***** BRANO FORNITO *****
Più passa il tempo, più sembra una causa persa.
In questo anno e mezzo di pandemia, chiusure, coprifuochi e coperti più che dimezzati, era inevitabile che venissero a formarsi associazioni e movimenti uniti sotto la bandiera del “Fateci tornare a lavorare”.
Tra le svariate categorie che hanno animato le piazze durante la pandemia, quella che sicuramente ha fatto più rumore è quella dei ristoratori: dalla campagna #IoApro all’impegno di Ristoratori Toscana, le mobilitazioni sono state numerose e, a loro modo, efficaci, dal momento che hanno tenuto vivo il dibattito a livello tanto sociale quanto politico.
Tuttavia, come direbbe qualcuno, il covid ha fatto anche cose buone: tra queste, palesare le innumerevoli storture del settore della ristorazione, buona parte delle quali dovute al lavoro nero e alla relativa evasione fiscale.
Lavorare in nero significa non avere un regolare contratto di lavoro, quindi non godere delle tutele che ne derivano: cassa integrazione, disoccupazione, mutua, TFR, congedo parentale, 104, ferie, permessi eccetera. Inutile dire come questa condizione abbia messo in ginocchio moltissimi lavoratori del settore in tutto il periodo pandemico.
Ora che la stagione estiva è alle porte, ecco che “puntuali come mandarini a Natale” compaiono le solite polemiche dei ristoratori del “Non troviamo personale! I giovani non hanno voglia di lavorare!”, correlati da discorsi sullo spirito di sacrificio che ai loro tempi sì che c’era, mica come adesso…
Ora. Passino le proteste sui ristori, secondo molti “troppo pochi”, sebbene essi si basino sulla dichiarazione dei redditi dell’anno precedente.
***** INFORMAZIONI *****
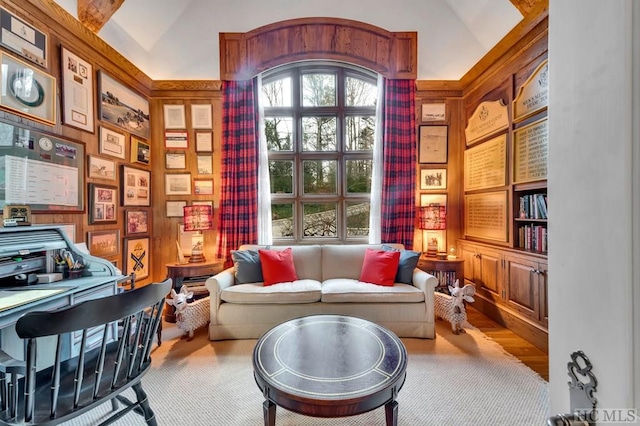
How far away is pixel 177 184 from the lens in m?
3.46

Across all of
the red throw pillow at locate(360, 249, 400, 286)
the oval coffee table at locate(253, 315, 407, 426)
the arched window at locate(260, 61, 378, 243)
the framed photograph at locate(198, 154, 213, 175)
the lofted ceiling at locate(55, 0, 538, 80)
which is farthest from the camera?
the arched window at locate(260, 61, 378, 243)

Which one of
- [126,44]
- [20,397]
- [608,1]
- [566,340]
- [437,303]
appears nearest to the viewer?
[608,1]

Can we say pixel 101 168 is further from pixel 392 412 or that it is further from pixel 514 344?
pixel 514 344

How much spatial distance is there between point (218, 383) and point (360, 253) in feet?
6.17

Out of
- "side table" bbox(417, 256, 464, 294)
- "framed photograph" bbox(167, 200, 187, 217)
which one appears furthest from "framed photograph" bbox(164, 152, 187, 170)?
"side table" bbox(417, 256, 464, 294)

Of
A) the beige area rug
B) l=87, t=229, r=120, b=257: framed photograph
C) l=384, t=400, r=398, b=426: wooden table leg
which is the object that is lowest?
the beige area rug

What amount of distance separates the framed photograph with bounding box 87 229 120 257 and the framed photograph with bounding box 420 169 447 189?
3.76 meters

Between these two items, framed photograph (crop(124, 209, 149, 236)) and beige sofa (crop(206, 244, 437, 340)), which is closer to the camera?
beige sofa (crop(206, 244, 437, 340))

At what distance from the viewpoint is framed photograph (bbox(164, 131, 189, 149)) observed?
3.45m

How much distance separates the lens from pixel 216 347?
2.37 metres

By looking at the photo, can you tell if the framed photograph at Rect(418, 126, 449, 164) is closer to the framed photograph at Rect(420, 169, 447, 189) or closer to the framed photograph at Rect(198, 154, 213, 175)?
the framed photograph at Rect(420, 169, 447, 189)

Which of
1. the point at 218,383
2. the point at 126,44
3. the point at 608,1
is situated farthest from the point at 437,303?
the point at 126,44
*****
■ COSA OCCORRE: Dal brano sui ristoratori estrai, senza alcuna modifica, la parte che inizia con "Lavorare in nero" e finisce con "il periodo pandemico.".

■ RISULTATO DELL'ESERCIZIO:
Lavorare in nero significa non avere un regolare contratto di lavoro, quindi non godere delle tutele che ne derivano: cassa integrazione, disoccupazione, mutua, TFR, congedo parentale, 104, ferie, permessi eccetera. Inutile dire come questa condizione abbia messo in ginocchio moltissimi lavoratori del settore in tutto il periodo pandemico.